We found that after training for only 30,000 games, the agent was able to achieve scores over 150; however, training progress after this became exponentially slower, since the majority of states the bird encountered were ones it already was making the correct choice in, and the states it failed in were becoming increasingly rare. To mitigate this, we remodeled the environment to allow the bird to start close to where it died so as to let it learn the correct Q values in those critical states more efficiently. This resulted in the bird being able to reach scores well over a million.

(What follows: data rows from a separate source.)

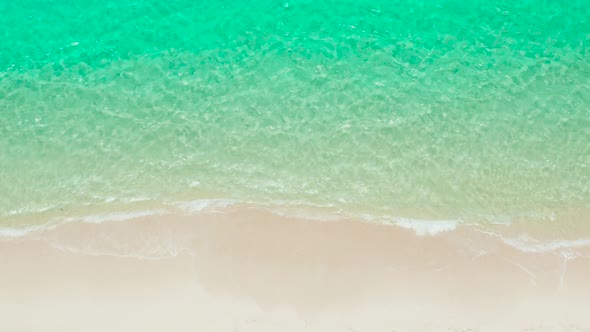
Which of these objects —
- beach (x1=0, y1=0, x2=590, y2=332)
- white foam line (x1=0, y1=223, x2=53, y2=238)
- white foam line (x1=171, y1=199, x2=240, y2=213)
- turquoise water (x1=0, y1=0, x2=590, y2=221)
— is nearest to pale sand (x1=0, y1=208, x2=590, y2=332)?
beach (x1=0, y1=0, x2=590, y2=332)

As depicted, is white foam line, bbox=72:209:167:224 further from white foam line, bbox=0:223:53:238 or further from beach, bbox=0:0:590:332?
white foam line, bbox=0:223:53:238

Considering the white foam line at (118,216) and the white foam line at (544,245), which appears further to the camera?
the white foam line at (118,216)

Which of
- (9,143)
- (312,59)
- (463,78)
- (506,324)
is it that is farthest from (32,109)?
(506,324)

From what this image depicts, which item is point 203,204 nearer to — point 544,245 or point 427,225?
point 427,225

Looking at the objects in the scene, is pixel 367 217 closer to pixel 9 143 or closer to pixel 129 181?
pixel 129 181

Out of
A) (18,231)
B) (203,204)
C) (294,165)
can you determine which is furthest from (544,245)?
(18,231)

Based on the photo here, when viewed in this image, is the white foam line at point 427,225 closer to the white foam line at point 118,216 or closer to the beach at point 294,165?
the beach at point 294,165

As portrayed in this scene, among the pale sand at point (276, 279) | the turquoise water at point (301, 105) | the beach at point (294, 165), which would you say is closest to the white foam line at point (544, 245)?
the beach at point (294, 165)

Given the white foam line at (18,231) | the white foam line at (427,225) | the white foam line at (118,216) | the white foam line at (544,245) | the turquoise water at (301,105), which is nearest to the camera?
the white foam line at (544,245)
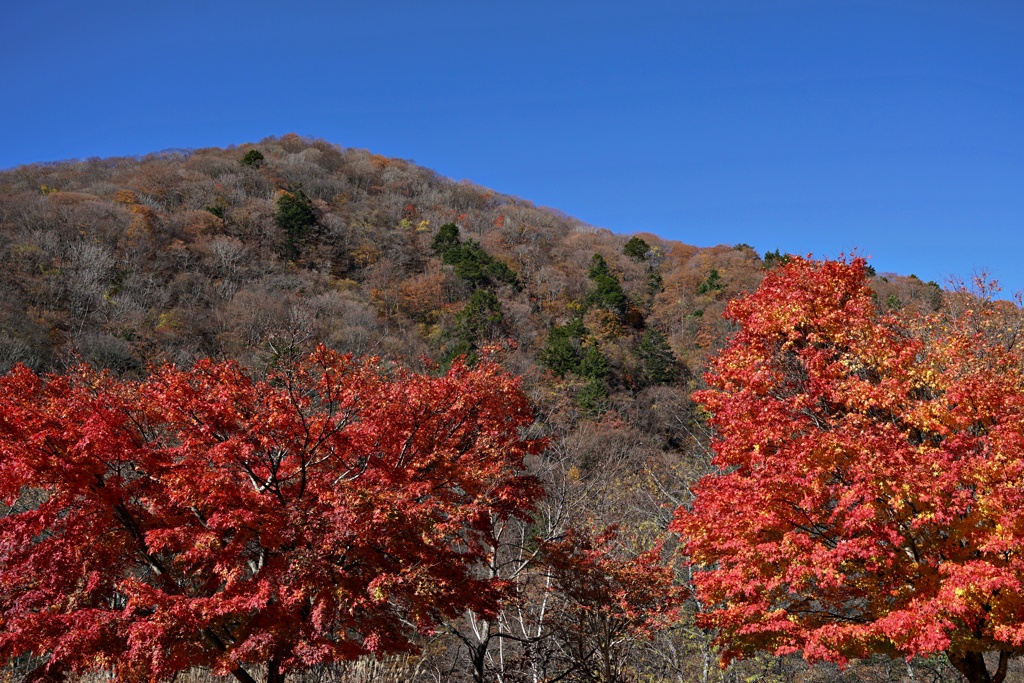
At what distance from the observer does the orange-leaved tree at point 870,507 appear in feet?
25.6

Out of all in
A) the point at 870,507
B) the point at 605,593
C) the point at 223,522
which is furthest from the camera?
the point at 605,593

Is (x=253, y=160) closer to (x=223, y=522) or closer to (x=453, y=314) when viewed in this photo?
(x=453, y=314)

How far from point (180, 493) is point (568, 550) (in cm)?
573

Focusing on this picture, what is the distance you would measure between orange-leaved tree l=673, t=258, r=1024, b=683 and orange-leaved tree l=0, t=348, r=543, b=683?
3748 mm

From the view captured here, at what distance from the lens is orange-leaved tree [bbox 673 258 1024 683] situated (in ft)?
25.6

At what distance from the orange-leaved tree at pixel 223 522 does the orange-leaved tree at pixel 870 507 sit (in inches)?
148

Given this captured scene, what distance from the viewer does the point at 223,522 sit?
7.57 m

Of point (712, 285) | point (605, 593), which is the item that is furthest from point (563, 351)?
point (605, 593)

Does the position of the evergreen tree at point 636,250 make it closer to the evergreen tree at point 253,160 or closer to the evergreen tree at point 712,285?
the evergreen tree at point 712,285

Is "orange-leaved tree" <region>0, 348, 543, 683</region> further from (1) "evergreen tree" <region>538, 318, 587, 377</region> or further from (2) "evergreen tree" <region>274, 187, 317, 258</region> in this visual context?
(2) "evergreen tree" <region>274, 187, 317, 258</region>

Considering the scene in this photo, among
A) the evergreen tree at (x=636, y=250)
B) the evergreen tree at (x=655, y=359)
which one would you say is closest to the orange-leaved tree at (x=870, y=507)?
the evergreen tree at (x=655, y=359)

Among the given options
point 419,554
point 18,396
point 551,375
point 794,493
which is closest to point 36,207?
point 551,375

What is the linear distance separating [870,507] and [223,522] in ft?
25.9

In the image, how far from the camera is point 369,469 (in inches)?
358
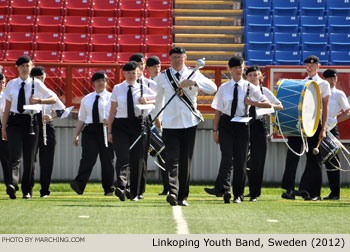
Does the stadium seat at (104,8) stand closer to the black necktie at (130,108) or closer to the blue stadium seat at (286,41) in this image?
the blue stadium seat at (286,41)

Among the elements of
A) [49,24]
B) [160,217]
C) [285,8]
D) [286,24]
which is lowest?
[160,217]

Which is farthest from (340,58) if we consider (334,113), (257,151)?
(257,151)

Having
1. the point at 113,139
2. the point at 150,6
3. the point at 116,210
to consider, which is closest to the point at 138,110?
the point at 113,139

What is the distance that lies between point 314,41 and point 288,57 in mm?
1012

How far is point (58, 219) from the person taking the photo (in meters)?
8.66

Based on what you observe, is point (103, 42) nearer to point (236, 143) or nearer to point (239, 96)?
point (239, 96)

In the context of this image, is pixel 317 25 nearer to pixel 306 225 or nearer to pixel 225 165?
pixel 225 165

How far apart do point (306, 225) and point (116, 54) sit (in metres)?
12.9

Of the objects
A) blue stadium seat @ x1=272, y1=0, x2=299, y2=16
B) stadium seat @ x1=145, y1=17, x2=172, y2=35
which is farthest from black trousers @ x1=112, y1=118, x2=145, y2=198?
blue stadium seat @ x1=272, y1=0, x2=299, y2=16

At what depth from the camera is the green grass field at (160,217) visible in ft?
25.6

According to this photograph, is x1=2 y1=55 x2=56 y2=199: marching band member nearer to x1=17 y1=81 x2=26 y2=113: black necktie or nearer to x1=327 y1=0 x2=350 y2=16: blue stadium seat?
x1=17 y1=81 x2=26 y2=113: black necktie

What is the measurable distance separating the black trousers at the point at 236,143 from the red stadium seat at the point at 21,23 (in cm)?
1164

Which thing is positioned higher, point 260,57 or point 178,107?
point 260,57

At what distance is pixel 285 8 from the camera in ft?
75.2
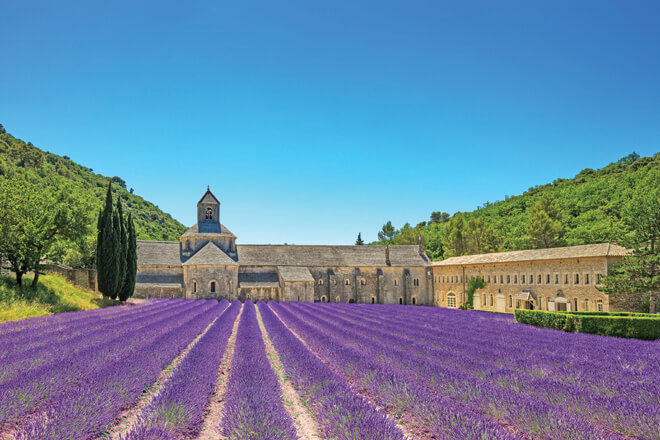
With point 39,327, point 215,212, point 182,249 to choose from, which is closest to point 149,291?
point 182,249

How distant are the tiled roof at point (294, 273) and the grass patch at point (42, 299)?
2000 centimetres

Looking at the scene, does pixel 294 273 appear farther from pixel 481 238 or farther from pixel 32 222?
pixel 481 238

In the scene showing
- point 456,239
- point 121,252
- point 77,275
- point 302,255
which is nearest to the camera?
point 121,252

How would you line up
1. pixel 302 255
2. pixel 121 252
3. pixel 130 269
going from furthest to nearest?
pixel 302 255, pixel 130 269, pixel 121 252

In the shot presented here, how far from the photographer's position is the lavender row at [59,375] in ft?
20.9

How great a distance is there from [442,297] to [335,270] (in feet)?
42.9

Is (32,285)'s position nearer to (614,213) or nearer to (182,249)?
(182,249)

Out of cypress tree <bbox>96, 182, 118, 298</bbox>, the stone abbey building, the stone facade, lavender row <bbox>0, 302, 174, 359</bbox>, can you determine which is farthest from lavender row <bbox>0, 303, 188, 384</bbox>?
the stone facade

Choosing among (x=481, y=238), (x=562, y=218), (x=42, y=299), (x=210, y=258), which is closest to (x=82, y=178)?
(x=210, y=258)

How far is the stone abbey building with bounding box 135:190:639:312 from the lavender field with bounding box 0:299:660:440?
20383mm

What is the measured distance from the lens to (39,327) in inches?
602

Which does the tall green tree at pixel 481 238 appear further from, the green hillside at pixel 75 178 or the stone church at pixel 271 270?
the green hillside at pixel 75 178

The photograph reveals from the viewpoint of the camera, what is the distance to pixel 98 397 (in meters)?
6.57

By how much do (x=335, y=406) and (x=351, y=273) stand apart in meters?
45.7
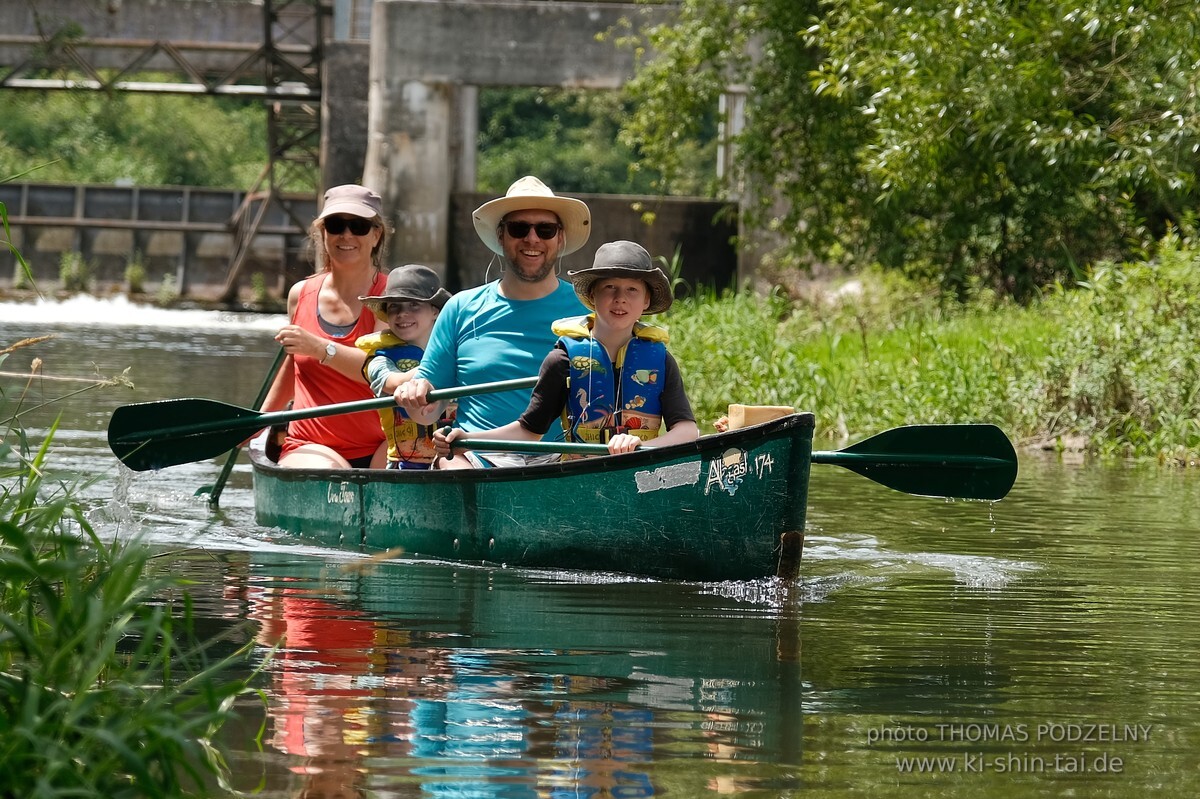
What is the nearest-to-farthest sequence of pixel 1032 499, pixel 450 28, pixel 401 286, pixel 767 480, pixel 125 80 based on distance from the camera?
1. pixel 767 480
2. pixel 401 286
3. pixel 1032 499
4. pixel 450 28
5. pixel 125 80

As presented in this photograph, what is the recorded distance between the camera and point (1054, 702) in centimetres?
420

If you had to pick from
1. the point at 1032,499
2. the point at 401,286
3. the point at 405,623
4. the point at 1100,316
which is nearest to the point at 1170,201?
the point at 1100,316

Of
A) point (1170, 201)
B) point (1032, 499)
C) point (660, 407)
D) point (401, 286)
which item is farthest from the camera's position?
point (1170, 201)

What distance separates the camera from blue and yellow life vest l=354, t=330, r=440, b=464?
6.93 m

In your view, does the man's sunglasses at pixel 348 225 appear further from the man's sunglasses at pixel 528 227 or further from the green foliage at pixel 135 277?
the green foliage at pixel 135 277

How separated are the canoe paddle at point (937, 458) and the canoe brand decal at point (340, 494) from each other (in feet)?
2.84

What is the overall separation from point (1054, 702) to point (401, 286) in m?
3.52

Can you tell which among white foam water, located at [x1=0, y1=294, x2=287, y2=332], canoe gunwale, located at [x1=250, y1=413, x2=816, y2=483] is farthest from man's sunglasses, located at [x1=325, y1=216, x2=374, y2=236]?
white foam water, located at [x1=0, y1=294, x2=287, y2=332]

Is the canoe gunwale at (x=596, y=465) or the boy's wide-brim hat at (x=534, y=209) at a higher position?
the boy's wide-brim hat at (x=534, y=209)

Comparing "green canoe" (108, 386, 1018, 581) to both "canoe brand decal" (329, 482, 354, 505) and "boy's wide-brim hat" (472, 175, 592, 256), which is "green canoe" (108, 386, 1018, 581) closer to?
"canoe brand decal" (329, 482, 354, 505)

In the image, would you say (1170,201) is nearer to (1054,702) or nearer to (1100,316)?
(1100,316)

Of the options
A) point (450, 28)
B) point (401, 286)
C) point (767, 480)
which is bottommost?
point (767, 480)

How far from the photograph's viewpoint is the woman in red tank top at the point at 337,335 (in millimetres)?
6977

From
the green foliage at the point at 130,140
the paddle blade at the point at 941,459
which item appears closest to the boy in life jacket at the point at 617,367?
the paddle blade at the point at 941,459
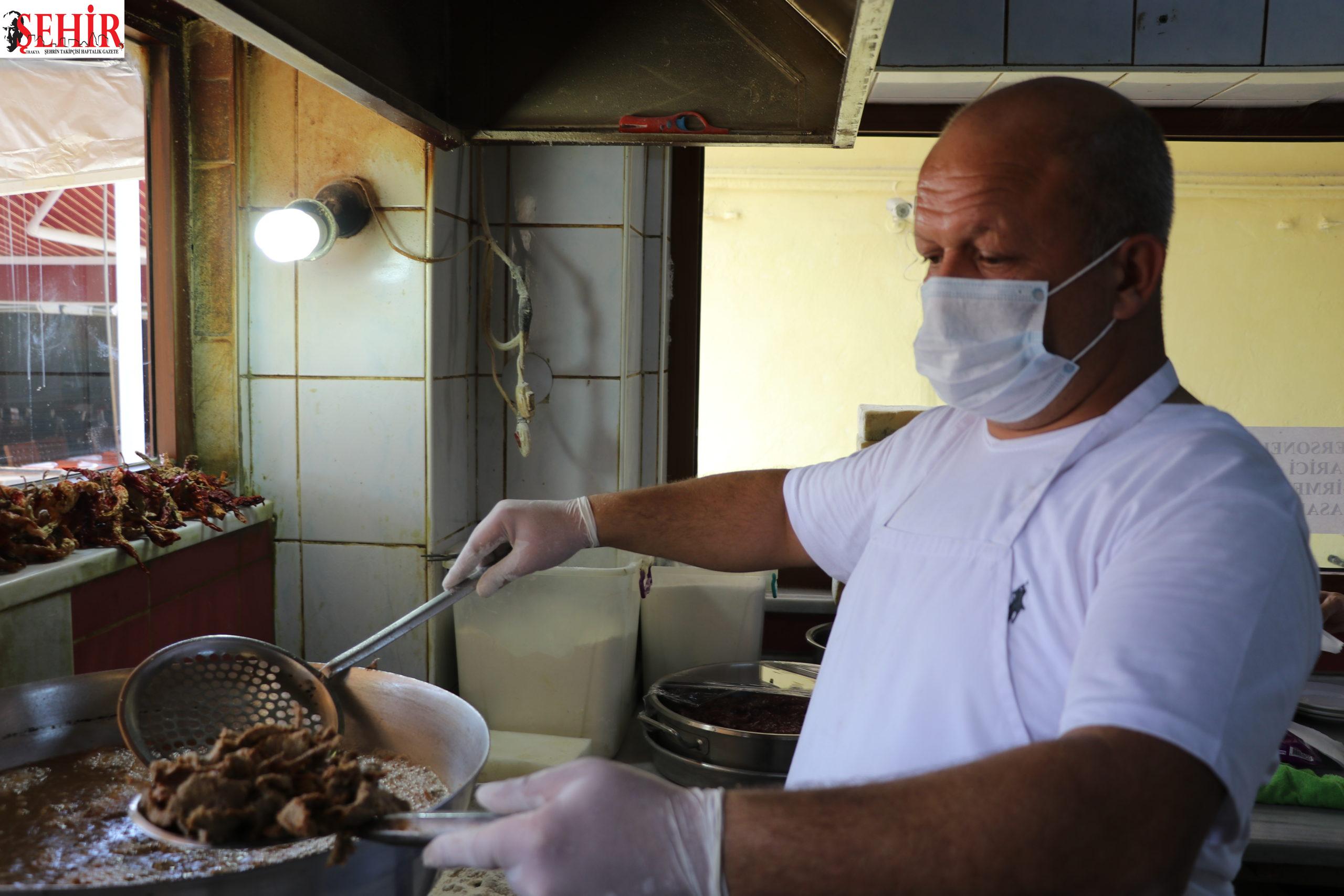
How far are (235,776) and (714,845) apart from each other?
0.45 metres

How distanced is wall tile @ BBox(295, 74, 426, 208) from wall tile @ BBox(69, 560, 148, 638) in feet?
2.56

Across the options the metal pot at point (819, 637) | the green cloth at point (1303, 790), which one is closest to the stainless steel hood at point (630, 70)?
the metal pot at point (819, 637)

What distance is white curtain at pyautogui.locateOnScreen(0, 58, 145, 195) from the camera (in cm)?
153

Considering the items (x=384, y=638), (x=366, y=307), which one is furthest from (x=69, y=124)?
(x=384, y=638)

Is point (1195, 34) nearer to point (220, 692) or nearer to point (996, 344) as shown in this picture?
point (996, 344)

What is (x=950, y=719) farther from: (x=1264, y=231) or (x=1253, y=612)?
(x=1264, y=231)

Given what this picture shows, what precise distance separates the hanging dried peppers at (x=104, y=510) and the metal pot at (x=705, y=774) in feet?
2.89

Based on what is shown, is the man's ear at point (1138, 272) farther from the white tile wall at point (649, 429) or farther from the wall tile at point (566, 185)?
the white tile wall at point (649, 429)

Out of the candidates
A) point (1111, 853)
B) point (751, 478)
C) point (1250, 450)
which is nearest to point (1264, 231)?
point (751, 478)

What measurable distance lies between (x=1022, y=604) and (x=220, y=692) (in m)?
0.88

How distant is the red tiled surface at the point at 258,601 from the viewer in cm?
184

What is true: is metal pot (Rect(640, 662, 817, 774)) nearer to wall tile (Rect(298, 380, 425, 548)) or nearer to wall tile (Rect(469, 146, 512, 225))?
wall tile (Rect(298, 380, 425, 548))

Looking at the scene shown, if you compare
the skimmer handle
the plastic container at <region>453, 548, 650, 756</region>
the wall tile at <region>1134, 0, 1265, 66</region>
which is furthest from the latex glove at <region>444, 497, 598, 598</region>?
the wall tile at <region>1134, 0, 1265, 66</region>

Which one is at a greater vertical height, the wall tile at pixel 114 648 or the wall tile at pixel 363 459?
the wall tile at pixel 363 459
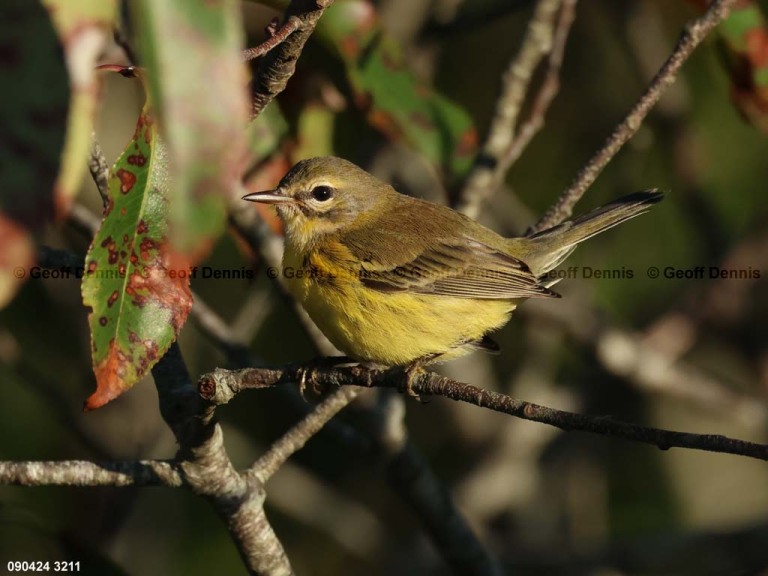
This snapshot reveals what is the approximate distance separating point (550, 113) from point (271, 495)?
11.0 ft

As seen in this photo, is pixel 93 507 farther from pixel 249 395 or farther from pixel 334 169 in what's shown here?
pixel 334 169

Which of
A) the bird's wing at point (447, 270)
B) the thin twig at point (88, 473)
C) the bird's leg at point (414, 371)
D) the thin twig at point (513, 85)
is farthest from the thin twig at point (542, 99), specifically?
the thin twig at point (88, 473)

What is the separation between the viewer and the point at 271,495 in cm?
554

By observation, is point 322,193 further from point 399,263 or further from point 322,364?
point 322,364

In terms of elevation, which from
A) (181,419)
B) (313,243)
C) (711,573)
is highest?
(181,419)

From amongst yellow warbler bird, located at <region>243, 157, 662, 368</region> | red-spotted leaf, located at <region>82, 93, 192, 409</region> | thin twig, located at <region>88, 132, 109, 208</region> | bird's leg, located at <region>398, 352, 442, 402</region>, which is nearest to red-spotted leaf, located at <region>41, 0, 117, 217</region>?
red-spotted leaf, located at <region>82, 93, 192, 409</region>

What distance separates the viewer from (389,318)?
4133 mm

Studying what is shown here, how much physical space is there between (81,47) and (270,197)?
100 inches

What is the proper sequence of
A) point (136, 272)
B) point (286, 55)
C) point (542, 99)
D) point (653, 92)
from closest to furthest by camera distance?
1. point (136, 272)
2. point (286, 55)
3. point (653, 92)
4. point (542, 99)

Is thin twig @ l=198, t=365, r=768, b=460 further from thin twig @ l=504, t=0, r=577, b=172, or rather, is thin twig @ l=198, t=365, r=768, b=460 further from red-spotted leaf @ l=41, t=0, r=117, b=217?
thin twig @ l=504, t=0, r=577, b=172

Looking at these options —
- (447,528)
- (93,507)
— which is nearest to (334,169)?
(447,528)

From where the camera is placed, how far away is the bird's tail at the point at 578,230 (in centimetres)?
466

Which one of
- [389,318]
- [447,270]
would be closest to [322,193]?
[447,270]

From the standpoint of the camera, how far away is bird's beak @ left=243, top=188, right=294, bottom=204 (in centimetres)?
385
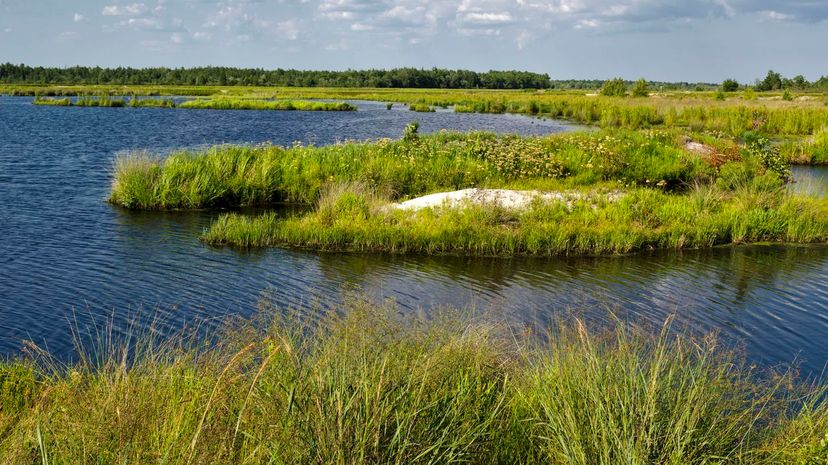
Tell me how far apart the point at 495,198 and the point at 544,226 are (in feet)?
5.07

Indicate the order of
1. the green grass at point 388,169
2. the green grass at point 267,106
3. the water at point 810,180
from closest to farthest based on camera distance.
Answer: the green grass at point 388,169 → the water at point 810,180 → the green grass at point 267,106

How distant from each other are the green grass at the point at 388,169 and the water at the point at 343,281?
131cm

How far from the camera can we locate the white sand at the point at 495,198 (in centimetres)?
1752

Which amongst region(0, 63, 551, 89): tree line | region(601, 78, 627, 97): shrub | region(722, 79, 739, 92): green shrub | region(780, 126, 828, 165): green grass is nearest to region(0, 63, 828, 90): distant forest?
region(0, 63, 551, 89): tree line

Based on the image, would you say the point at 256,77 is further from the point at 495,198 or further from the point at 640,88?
the point at 495,198

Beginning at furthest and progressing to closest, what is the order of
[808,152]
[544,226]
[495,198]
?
[808,152], [495,198], [544,226]

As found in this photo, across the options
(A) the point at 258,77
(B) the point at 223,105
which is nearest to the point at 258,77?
(A) the point at 258,77

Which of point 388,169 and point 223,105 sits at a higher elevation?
point 223,105

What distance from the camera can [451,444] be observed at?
189 inches

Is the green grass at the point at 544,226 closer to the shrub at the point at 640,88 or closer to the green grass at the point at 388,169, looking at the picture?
the green grass at the point at 388,169

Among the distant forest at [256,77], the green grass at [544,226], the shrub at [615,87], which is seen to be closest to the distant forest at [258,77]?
the distant forest at [256,77]

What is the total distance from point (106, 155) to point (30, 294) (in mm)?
21848

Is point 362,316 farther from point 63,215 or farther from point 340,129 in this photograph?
point 340,129

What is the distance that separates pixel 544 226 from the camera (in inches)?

On my own, I was curious if the Q values could be learned as a continuous function without discretzation and utilizing a neural network instead. Upon further reading in Deep Q Networks (DQNs), I attempted to use an architecture employing a set of shared layers fed separately into a value function stream and advantage function stream, which were combined into a Q value. The model was also trained using a target network with weights updated less frequently than the main network.
This model was not as succcessful as the Q-Table. While DQNs can be successful, it is difficult to train a network when the labels are not known and are being guessed by effectively the same network. I still suspect that with further hyperparameter tuning and architecture modifications, a DQN can be trained to generate actions for a succesful Flappy Bird agent.